One thing to note: if you do download this fix, make sure that your problem is exactly what is written in their description.  I don’t want you installing unnecessary patches for problems you may not have….. and also, be sure to follow their instructions (including backing up stuff).  I don’t want people to say I didn’t warn them in case it doesn’t work quite right.  I also did a System Restore point, though I don’t know what the difference is between that and a Backup, to be honest.  I just didn’t have any DVDs/time to run the backup, so I thought that was an okay alternative!  haha hey I never said I knew everything about computers….. heck, why do you think I’m Ms. Compy Fix-It?!

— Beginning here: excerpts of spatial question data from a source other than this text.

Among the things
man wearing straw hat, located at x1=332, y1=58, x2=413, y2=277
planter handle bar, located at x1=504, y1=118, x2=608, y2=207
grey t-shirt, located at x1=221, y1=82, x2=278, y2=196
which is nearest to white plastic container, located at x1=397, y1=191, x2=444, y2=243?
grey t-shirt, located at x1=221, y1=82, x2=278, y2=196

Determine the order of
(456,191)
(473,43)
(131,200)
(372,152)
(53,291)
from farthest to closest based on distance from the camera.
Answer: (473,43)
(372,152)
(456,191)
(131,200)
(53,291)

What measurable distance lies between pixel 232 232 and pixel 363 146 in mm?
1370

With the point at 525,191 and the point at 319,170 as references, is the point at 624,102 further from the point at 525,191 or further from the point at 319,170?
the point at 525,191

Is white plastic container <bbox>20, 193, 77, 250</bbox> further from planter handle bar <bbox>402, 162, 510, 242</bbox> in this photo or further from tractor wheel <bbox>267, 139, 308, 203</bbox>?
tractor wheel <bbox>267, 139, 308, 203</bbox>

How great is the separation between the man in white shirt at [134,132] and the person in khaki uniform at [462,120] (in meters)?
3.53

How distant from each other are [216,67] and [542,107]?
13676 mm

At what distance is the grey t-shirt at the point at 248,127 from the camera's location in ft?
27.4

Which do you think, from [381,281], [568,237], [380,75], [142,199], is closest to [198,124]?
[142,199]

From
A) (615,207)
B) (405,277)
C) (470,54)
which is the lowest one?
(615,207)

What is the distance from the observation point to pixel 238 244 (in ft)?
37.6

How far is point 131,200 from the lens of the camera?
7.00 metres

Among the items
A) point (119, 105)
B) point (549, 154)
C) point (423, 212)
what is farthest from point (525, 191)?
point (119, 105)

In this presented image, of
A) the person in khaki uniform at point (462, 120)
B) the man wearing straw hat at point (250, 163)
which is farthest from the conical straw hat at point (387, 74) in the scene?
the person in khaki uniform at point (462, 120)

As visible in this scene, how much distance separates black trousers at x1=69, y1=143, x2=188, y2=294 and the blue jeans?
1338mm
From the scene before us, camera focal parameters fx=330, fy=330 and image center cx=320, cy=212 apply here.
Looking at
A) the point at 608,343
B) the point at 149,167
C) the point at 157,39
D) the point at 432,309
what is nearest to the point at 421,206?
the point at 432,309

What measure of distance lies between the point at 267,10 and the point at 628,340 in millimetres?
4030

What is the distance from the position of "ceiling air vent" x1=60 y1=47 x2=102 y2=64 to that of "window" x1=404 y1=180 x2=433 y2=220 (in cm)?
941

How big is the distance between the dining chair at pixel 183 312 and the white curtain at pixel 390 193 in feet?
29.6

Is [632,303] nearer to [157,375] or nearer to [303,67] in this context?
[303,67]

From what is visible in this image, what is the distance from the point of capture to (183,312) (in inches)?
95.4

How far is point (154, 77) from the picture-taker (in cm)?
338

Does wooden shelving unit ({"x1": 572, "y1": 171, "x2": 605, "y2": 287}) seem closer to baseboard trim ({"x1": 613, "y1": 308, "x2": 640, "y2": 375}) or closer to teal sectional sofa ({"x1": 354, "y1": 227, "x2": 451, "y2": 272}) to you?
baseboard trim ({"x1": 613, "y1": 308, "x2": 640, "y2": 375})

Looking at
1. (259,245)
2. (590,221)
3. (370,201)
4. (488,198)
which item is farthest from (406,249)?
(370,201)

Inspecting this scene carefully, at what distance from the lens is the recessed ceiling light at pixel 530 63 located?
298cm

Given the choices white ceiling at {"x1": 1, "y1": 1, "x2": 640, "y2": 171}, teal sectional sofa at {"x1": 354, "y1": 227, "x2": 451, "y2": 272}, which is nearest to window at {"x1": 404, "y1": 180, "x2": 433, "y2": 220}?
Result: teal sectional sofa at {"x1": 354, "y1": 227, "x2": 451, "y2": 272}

Anyways.  One other thing to note: for me, when I installed the fix, I got scared because when I went to my folder to retrieve a file I’d been working on, it was in PowerPoint Viewer!  I thought it did something to my program/deleted it or something, but all you need to do is right-click your file and go to “Open with…..” and it should give you a choice to select the Default Program, and your regular PowerPoint program should be there as an option.  Make sure to check the box, “Always use the selected program to open this kind of file” to ensure all the rest of your PowerPoint documents open as they normally did.

Happy PowerPointing!

Ms. Compy Fix-It: Adding Labels to Scatter (or any) Charts in Excel

Hi all, Ms. Compy Fix-It here, with another gem of a trick to help you.

So, I was working on some scatter plot charts in Excel, and needed to add labels.  As it is, when you click “Show Data Labels” in Excel, it gives you the two pieces of data in the form of coordinates.  Now, maybe that’s helpful for some people, but it is a lot more useful to me to actually describe each point in the form of a variable name.  I knew someone out there must have had the same thought, so I did a quick search which proved I was not alone.

Thanks to this site, I was referred to the program XY Chart Labeler, which did exactly what I was hoping: added labels to my data points.  You even have the option of where to place the labels, which I’m sure will be quite helpful too.

Hope this helps!

— Ms. Compy Fix-It

Solution for “SPSS Error Code 2063 Getting Data”

Hello all.

Just troubleshot (haha) my way out of an SPSS issue, and since the Interwebs couldn’t help me out, I’ll post it here for anyone else who might need it.

I was trying to import an Excel file that was basically a copy and paste from a different file.  So the file itself was pretty new, not like it’d been worked over a lot.  I tried to import it, however, and got the following error message:

GET DATA /TYPE=XLSX  /FILE=*****
/SHEET=name ‘RawData’
/CELLRANGE=full
/READNAMES=on
/ASSUMEDSTRWIDTH=32767.
>Error.  Command name: GET DATA
>(2063) Error reading information for sheet.
>* Sheet Name: “RawData”
>This command not executed.
DATASET NAME DataSet1 WINDOW=FRONT.

The error, as I could figure out, was probably due to me having calculations lower down in my sheet.  I copied and pasted values into a brand new sheet, and that imported just fine.  If you’re having the same issue, try copy and pasting Values only into a new sheet and see if that helps.